По пути домой Алёна смирились с неизбежным тяжёлым разговором. Но… получилось так, что мама не заметила машину. Она, не дожидаясь дочери, легла спать. И уснула. А Огнев сам был ещё не в форме после залеченного паранормальным воздействием ранения. Шёл — Алёна бросила взгляд на часы в коридоре, — четвёртый час, то есть, самое сложное для бдения время. Девочка тихонько обошла приткнувшегося на диванчике Огнева, пробралась к себе в комнату, плюхнулась на кровать как была, не раздеваясь. И только здесь, в родном с детства месте, наконец- то расплакалась, комкая подушку и стараясь издавать как можно меньше звуков. В животе ныло, когтями по стеклу души скреблись кошки. И было плохо так, что хоть топись. Не физически. В голове.

Зачем, зачем не рассказала маме сразу! Как теперь объяснять ей случившееся?! Произошло то, чего мама больше всего боялась, и о своих страхах говорила неоднократно. Контракт с Институтом, больной ребёнок, хоть там Роза Тимофеевна и успокаивает, но зачем, спрашивается, ей понадобилось проводить над извлечённым из её, Алёниного тела, эмбрионом паранормальную коррекцию? И планировать ещё таких коррекций штук пять.

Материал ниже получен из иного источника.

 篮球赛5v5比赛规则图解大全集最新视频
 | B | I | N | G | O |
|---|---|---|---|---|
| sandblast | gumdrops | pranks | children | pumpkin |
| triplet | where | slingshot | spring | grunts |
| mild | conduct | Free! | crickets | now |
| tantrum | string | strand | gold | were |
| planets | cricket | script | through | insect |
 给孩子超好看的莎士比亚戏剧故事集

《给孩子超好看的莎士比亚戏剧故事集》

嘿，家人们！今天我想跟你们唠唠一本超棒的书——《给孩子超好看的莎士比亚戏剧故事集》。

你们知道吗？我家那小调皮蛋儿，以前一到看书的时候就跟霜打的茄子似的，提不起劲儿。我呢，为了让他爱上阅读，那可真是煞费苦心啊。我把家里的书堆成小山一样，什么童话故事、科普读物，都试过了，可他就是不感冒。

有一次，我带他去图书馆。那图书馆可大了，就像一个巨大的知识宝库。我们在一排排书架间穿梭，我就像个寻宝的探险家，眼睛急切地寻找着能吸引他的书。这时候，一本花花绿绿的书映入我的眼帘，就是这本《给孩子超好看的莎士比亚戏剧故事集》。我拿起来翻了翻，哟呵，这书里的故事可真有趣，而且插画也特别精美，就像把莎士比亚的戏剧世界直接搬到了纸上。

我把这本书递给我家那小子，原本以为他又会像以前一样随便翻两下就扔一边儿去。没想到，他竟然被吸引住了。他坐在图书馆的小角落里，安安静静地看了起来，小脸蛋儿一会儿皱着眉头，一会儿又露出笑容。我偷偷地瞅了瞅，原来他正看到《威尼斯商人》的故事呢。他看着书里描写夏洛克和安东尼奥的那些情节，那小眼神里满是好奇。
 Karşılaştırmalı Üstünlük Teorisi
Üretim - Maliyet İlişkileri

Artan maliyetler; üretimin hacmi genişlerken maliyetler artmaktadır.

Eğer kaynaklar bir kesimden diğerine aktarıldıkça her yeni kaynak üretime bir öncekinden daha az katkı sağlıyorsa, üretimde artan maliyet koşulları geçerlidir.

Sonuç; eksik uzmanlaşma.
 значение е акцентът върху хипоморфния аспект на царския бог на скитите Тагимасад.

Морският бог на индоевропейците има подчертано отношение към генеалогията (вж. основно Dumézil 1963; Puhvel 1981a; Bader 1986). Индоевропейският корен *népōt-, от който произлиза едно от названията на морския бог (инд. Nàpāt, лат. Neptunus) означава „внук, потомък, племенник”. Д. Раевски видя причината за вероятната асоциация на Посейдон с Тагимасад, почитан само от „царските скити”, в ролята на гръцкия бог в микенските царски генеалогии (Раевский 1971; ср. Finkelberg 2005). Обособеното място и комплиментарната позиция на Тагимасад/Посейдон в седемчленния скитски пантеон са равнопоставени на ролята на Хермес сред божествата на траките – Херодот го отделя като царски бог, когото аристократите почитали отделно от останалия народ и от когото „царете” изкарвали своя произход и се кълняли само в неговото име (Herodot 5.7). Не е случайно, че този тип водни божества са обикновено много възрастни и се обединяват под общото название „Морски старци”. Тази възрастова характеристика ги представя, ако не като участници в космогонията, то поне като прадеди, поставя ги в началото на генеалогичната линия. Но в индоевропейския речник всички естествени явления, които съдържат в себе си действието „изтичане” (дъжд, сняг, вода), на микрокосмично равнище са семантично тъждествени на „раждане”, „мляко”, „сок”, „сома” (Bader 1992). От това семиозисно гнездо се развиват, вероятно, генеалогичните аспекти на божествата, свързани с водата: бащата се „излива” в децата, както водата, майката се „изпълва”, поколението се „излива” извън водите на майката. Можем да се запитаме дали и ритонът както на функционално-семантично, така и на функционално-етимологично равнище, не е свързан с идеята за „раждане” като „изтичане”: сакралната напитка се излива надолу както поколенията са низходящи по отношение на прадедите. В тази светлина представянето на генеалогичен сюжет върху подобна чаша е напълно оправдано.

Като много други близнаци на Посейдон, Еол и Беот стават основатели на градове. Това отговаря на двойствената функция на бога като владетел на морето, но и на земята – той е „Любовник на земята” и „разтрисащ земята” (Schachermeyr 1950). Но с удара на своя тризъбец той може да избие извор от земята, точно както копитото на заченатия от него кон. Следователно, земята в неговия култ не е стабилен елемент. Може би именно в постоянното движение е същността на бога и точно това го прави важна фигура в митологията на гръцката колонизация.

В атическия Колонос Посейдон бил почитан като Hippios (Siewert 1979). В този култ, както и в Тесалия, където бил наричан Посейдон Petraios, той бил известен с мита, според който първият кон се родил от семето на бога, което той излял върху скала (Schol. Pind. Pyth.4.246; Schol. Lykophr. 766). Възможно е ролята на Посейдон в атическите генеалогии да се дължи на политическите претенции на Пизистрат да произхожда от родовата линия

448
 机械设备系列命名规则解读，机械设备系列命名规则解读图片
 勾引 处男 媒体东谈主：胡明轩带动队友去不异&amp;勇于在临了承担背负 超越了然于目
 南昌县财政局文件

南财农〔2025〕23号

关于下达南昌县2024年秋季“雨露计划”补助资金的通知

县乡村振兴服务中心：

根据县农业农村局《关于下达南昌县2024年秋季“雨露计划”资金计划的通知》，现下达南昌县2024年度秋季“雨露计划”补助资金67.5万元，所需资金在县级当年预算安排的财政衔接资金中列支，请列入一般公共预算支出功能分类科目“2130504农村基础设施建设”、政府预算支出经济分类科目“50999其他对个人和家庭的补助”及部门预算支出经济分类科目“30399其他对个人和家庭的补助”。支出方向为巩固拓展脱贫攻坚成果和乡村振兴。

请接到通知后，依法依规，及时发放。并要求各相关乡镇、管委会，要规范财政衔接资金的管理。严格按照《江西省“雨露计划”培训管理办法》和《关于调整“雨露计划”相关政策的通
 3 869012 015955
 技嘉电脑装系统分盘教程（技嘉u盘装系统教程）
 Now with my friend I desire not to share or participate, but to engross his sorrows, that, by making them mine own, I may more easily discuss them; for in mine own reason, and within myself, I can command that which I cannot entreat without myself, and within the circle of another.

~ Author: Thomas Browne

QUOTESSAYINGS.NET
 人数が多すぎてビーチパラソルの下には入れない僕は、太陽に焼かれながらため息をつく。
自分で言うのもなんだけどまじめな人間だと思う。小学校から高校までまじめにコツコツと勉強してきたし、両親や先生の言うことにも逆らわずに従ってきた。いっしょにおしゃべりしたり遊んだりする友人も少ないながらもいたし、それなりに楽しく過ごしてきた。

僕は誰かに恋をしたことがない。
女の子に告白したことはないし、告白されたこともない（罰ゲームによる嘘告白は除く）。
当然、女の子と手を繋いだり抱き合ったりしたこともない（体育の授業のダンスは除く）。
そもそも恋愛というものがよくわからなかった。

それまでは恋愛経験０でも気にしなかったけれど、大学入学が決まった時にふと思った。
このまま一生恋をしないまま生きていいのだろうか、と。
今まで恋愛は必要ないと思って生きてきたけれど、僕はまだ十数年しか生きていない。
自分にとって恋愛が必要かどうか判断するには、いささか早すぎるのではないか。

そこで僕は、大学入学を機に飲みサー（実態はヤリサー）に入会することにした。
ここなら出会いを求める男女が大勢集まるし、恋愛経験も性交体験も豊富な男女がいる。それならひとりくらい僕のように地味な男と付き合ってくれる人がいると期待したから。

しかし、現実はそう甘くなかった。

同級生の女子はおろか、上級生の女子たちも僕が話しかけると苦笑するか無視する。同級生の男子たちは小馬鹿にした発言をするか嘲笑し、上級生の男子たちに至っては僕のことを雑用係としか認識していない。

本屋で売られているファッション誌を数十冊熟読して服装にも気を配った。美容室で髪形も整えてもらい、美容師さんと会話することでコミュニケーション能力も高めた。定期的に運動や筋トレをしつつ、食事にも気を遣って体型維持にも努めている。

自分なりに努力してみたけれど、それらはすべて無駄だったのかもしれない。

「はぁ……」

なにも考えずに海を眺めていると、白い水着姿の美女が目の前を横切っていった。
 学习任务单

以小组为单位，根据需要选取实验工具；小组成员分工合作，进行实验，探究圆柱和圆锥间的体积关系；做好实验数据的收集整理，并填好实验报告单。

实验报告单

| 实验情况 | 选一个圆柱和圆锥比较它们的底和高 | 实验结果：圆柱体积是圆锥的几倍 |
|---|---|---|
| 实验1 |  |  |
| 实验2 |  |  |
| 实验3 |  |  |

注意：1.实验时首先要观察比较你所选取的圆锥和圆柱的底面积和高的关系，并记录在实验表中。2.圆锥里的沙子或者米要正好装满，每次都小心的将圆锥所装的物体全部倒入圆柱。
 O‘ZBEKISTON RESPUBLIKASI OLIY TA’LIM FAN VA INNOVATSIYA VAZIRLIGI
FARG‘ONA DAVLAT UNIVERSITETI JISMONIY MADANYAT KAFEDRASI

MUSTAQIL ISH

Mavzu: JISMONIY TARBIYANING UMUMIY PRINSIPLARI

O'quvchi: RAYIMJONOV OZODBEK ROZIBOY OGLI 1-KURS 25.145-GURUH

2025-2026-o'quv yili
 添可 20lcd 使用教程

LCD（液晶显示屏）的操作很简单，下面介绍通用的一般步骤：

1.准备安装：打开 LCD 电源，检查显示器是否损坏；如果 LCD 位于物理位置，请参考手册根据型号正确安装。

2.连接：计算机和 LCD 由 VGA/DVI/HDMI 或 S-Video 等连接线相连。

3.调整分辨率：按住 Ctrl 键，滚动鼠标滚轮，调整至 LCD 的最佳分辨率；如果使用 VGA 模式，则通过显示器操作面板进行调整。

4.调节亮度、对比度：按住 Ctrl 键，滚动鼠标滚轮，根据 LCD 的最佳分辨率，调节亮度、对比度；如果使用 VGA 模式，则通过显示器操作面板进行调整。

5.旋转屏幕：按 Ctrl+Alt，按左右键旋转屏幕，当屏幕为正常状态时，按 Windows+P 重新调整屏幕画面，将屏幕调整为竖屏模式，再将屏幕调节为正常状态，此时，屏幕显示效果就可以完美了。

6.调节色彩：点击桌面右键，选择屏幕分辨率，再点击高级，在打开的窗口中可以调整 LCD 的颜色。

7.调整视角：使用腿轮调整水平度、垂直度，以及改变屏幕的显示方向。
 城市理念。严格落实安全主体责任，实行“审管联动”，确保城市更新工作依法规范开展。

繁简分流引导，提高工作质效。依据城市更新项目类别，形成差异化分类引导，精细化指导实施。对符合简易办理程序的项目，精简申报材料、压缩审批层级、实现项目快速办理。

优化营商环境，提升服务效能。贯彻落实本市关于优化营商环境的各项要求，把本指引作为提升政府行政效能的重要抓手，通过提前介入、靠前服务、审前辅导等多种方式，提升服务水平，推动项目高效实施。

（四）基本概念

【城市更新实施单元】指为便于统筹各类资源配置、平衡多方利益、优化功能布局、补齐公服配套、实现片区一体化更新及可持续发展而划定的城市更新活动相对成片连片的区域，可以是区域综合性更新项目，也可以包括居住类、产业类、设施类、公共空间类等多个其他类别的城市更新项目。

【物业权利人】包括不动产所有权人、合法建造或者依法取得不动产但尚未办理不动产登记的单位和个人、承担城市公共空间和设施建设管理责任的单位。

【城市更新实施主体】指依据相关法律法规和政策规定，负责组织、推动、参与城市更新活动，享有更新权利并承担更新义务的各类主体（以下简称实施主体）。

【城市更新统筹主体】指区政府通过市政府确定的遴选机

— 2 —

Алёна вцепилась зубами в собственное запястье — не помогло.

Впрочем, терзалась она недолго. Навалилась усталость и сожрала сознание. Девочка забылась глубоким, почти коматозным, сном без сновидений.

Солнечным лучом припекло лицо, Алёна чихнула и проснулась. Выползла из смятой постели, вспомнила про Огнева, дёрнула со спинки стула халат. И только тут поняла, что вчера упала в постель не раздеваясь… Хороша, ничего не скажешь. Потащилась, зевая, в душ.

Надо было поговорить с мамой. Надо было. Алёна устала бояться, устала врать. Надо рассказать, и всё. Как в озеро прыгнуть на спор с подлеталки. Живо вспомнилось, как сделала это в самый первый раз, до того трусила отчаянно, и насмешки одногруппников не помогали. А тут вдруг выдохнула, разжала руки и полетела в ледяную воду, умирая по пути от восторженного ужаса… Да, но тогда была игра. Контракт с профессором Ольмезовским — не игра. Ребёнок от Тима — не игра. Всё это реально, всё по-настоящему, по… да, по-взрослому. Не ты ли хотела поскорее распробовать взрослой жизни? Вот она. Бери и ешь её ложечкой.

Но мамы дома не оказалось. Не оказалось и Огнева. Стыл на столе под термокрышкой завтрак. Светилась на домашнем экране — светлым по чёрному — записка:

ВЕРНЁМСЯ ВЕЧЕРОМ. НЕ СИДИ ГОЛОДНАЯ. СПИСОК ПРИЛАГАЕТСЯ. ВЕРНИСЬ ДО ПОЛУНОЧИ.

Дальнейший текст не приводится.